For years afterwards, he had deeply regretted not buying the terracotta. He was not a man given to material possessions, and it would have grieved him sorely had he ever broken the tablet in his travels. But eventually, the fact he did not own the moulding of those innocent and blessed feet seemed to him both good and fitting. For in some deep and holy well of his mind, the sculpted feet became purer and more blessed. They were the feet of young gods, robust, primed by an energy that was boundless, fed by the very veins of the cosmos.

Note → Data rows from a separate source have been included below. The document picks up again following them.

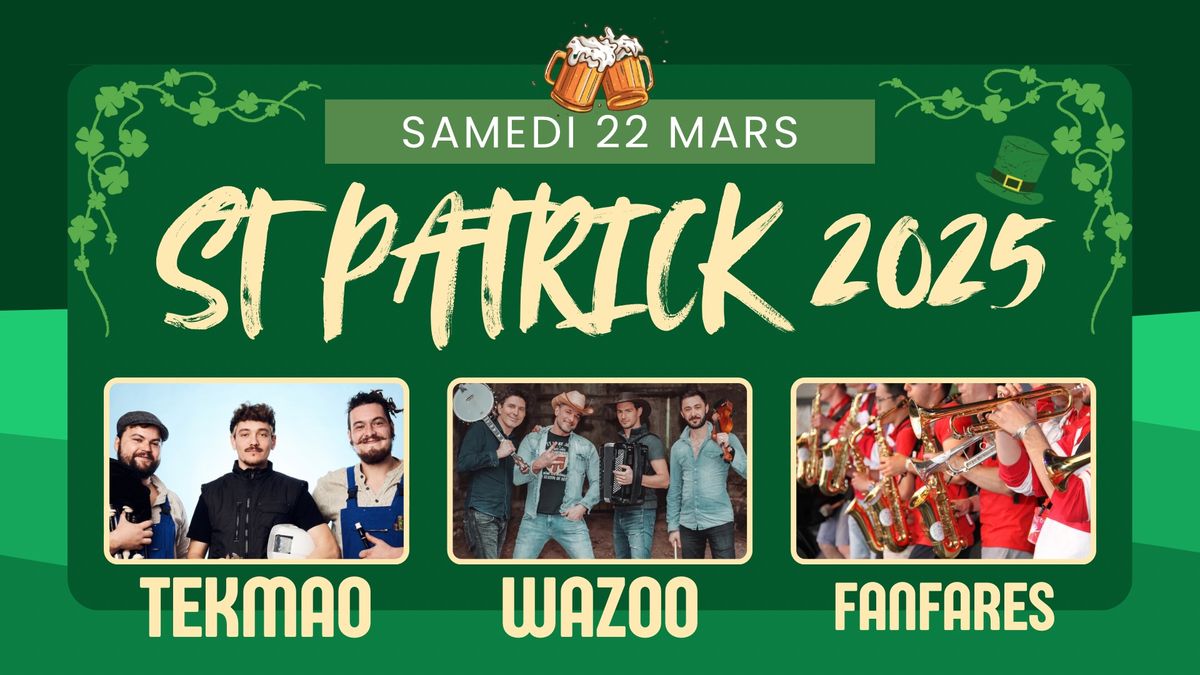 Saint Patrick 2025 - Avec WAZOO et TEKMAO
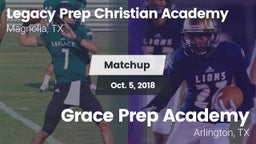 Matchup: Legacy Prep vs. Grace Prep Academy 2018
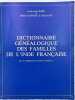 Dictionnaire généalogique des familles de l'Inde française . BORD Lucien-Jean - GAUDART de SOULAGES Michel 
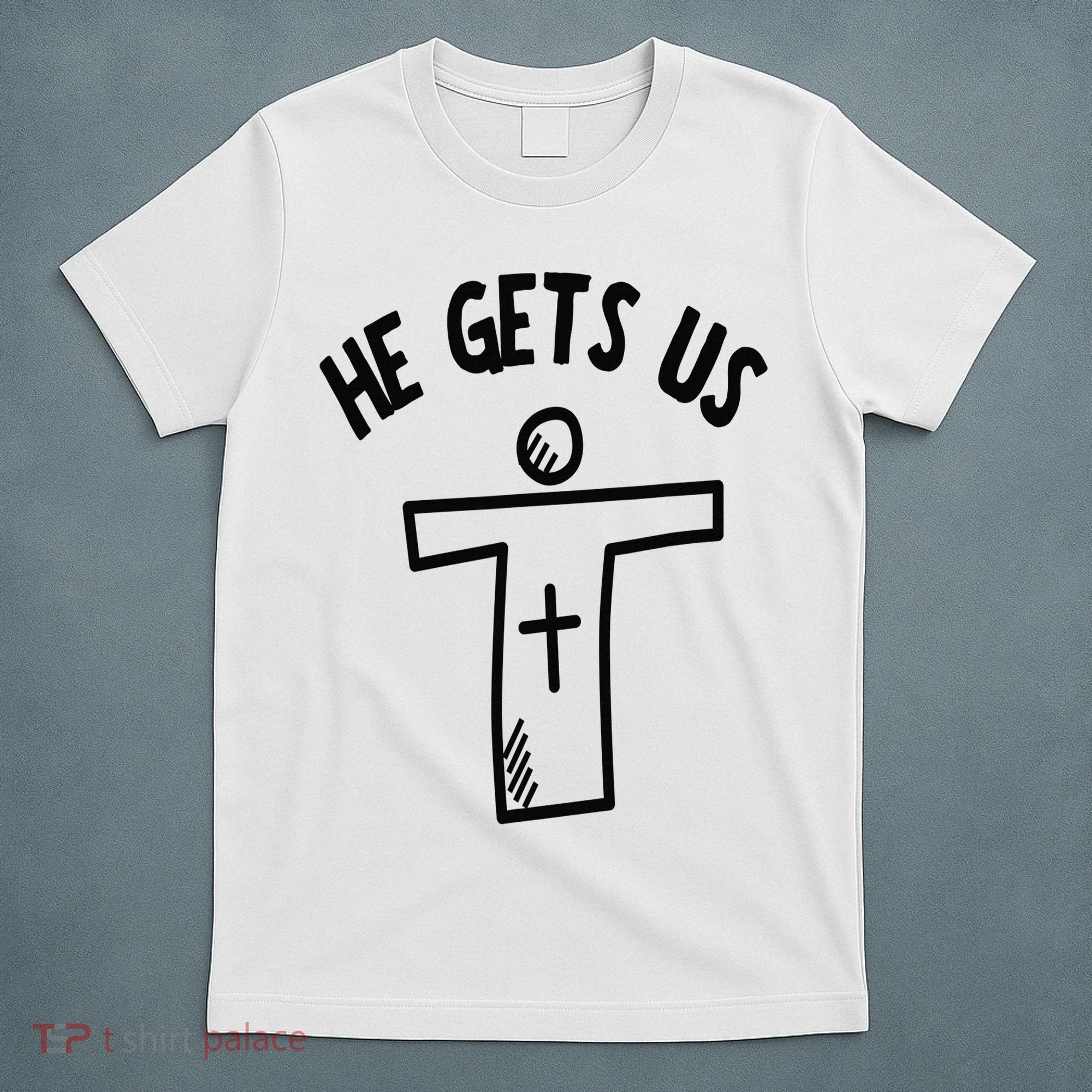 Christian JESUS HE GETS US T-Shirt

Now, as he leans upon his stick, dismayed by the jangling of nerve pain that makes a devil dance in his spine, it is the image of those god-feet that drives him on. Toward sundown, he often has to grip the boy’s shoulder to steady himself. The boy is willing. The boy is habitually at his side. Harry speculates that beneath those bizarre windings of silk strips that serve Chandelier as shoes are feet innocent as young doves. Whereas his own are daily more cracked and brittle and grey, except for his toenails, which have the consistency of dense horn and have grown so long they are talon-like, tinged the brownish-yellow of bad teeth. As he struggles to stand erect each day-break, his joints resistant as rusted metal, he pictures himself as an aged heron, his first steps of the day tentative and rigid. He sees his own stick-thin figure superimposed against the sky: a hieroglyph of a heron-man, a silhouette as frail as hope making its way across the horizon.

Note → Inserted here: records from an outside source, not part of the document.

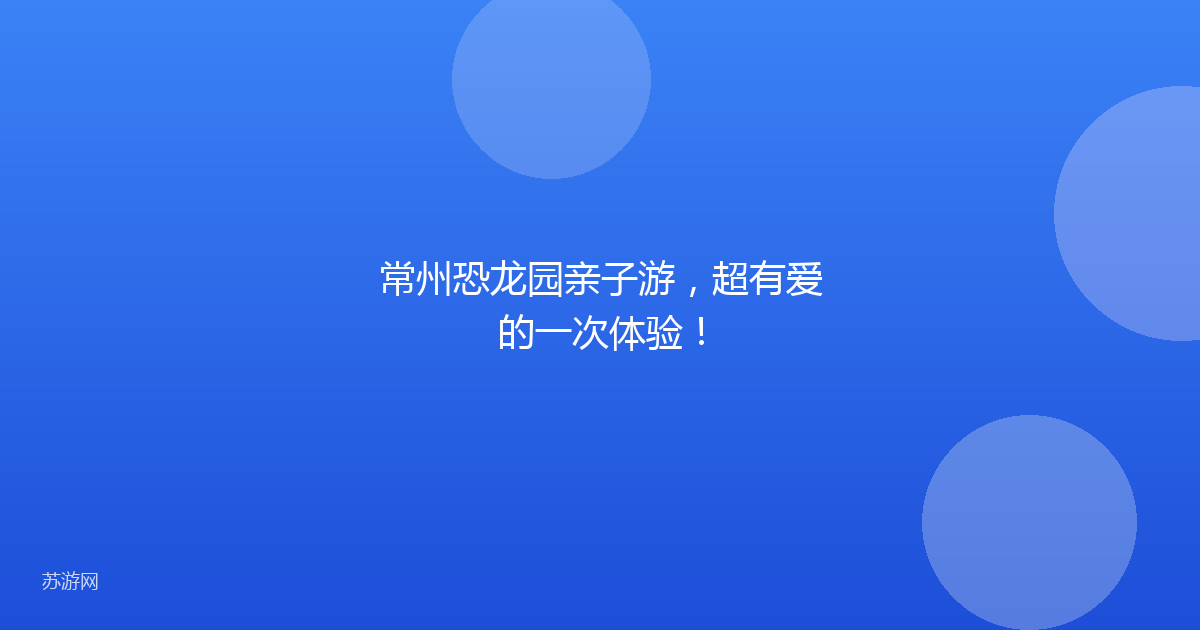 常州恐龙园亲子游，超有爱的一次体验！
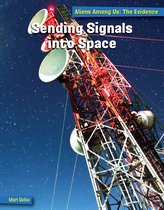 21st Century Skills Library: Aliens Among Us: The Evidence - Sending Signals into Space
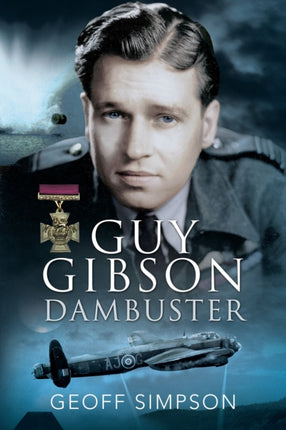 Guy Gibson: Dambuster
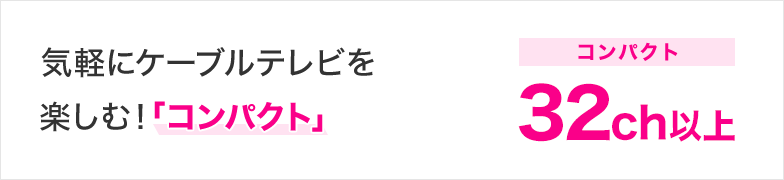気軽にケーブルテレビを楽しむ！「コンパクト」 コンパクト 32ch以上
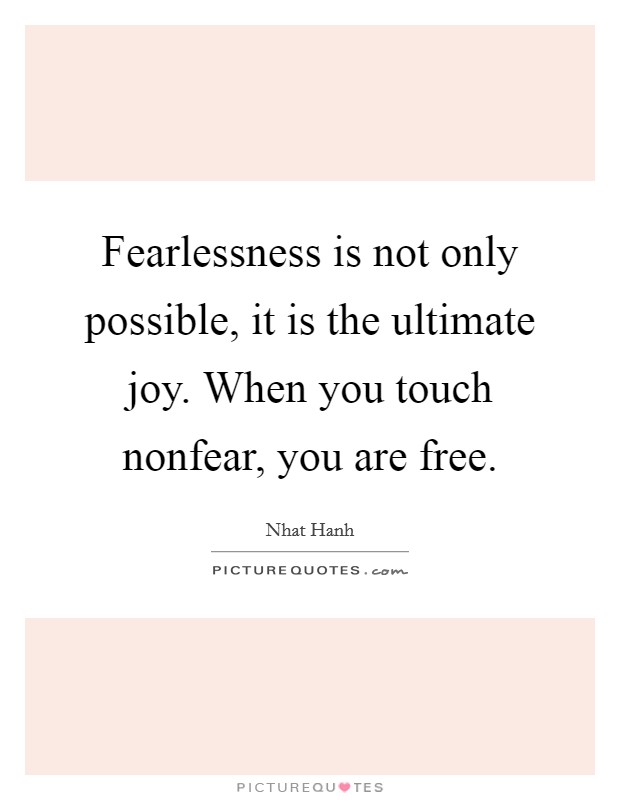 Fearlessness is not only possible, it is the ultimate joy. When you touch nonfear, you are free Picture Quote #1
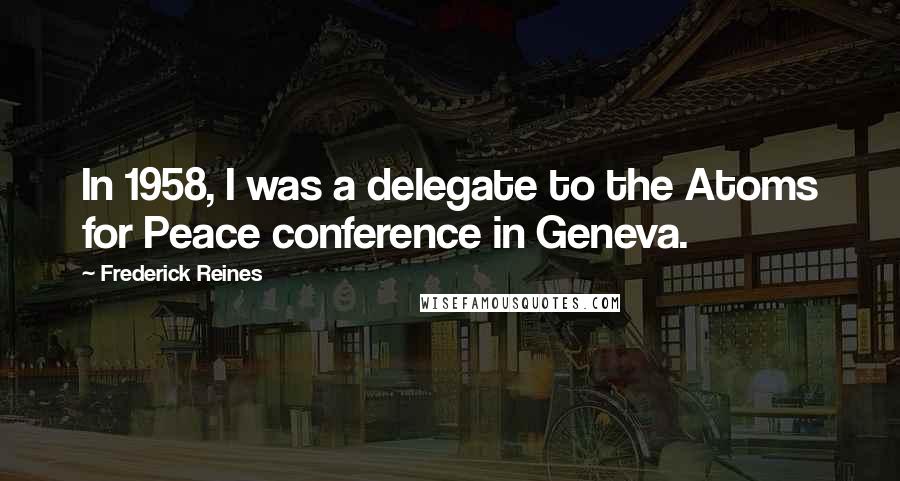 Frederick Reines Quotes: In 1958, I was a delegate to the Atoms for Peace conference in Geneva.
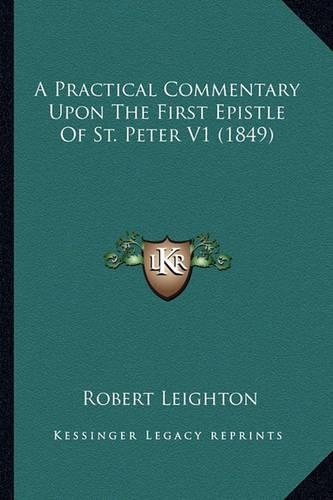 A Practical Commentary Upon The First Epistle Of St. Peter V1 (1849): (English)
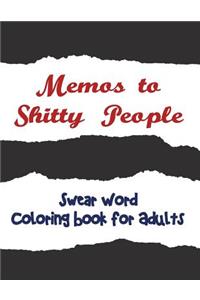 Memos to Shitty People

Harry is wrong about Chandelier’s feet. Underneath the windings of silk, the blood has begun to seep from blisters the size of pigeon eggs. It was Miriam who had wound the silk round his feet. But she had no leather or rubber with which to make him protective soles. Chandelier’s fragile footwear had started to tatter a little during his trials in the City. Like Candace, he yearns for sturdy, supple boots and soft cotton socks. It is one of the few wishes he and Candace have in common.